Propriétaires et Locataires.

Puisque je vais parler de la propriété, qu’on me permette d’abord de vider une question de propriété. Il s’agit d’un fait personnel.

J’ai écrit quelque part, tout le monde le sait : La propriété, c’est le vol ; et plus tard, je ne saurais dire où, car je ne me relis point : « Cette définition est mienne ; je ne la céderais pas pour tous les millions de Rothschild. »

Or, voici que Louis Blanc et Daniel Stern, le premier dans son Histoire de la Révolution Française, le second dans son Histoire de la Révolution de 1848, me reprochent d’avoir volé cette définition à Brissot de Varville, le chef du parti girondin. C’est Brissot, que je n’ai pas lu, qui aurait dit le premier : La propriété, c’est le vol !

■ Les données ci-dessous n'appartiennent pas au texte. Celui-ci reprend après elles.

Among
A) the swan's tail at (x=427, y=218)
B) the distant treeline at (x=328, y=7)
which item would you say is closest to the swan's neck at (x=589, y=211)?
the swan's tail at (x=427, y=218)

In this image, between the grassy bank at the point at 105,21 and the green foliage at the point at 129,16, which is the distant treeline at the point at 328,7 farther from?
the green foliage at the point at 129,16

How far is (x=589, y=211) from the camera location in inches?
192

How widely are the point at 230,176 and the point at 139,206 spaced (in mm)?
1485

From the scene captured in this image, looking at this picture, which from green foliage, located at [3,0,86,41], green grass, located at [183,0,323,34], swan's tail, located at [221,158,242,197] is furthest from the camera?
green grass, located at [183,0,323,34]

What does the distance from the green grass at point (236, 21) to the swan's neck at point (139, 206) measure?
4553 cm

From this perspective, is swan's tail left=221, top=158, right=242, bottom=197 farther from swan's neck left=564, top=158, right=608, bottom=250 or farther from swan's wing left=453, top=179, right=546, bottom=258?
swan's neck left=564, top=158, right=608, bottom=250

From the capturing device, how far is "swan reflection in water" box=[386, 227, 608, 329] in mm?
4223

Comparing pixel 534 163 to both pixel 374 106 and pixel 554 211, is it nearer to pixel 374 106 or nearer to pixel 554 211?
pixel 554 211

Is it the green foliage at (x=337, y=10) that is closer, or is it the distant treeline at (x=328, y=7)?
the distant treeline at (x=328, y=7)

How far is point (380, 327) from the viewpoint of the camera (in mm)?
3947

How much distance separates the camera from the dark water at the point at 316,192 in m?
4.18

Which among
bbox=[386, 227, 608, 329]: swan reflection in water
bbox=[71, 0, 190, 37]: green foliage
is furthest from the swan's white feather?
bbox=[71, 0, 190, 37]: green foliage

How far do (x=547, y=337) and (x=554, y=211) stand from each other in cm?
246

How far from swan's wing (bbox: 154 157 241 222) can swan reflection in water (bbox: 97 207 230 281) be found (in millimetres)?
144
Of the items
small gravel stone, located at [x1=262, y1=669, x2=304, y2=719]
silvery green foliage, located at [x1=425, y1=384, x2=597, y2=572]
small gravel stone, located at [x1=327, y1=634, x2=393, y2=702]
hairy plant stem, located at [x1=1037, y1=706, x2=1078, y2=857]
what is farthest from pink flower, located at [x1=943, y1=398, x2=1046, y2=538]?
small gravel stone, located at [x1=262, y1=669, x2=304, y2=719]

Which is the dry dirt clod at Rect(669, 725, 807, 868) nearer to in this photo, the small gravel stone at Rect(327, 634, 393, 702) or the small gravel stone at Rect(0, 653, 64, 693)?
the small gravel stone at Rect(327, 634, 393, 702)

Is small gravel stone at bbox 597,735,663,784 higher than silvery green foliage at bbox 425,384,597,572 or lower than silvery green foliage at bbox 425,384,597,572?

De par le tribun et la femme savante, je suis atteint et convaincu d’avoir brissoté Brissot. Deux mots faisaient ma gloire, elle m’est ravie. Il ne me reste que la honte du plagiat.

Hélas ! qu’on dit bien vrai, qu’il n’y a rien de nouveau sous le soleil ! Encore un peu, et je me vois dépouillé de toutes mes plumes. Le crédit réciproque ne m’appartient plus ; la banque du peuple, cette pauvreté, selon Daniel Stern, on vient de découvrir qu’elle est de l’invention de Napoléon Ier; le crédit gratuit, cette folie, selon M. de Lamartine, à laquelle commencent à venir les adhésions en France et à l’étranger, se retrouvera tôt ou tard dans Ricardo ou quelque autre juif ; l’anarchie a été aperçue partout. Pauvre Érostrate que je suis ! quel temple d’Éphèse me reste-t-il à brûler, pour que la postérité parle de moi ?…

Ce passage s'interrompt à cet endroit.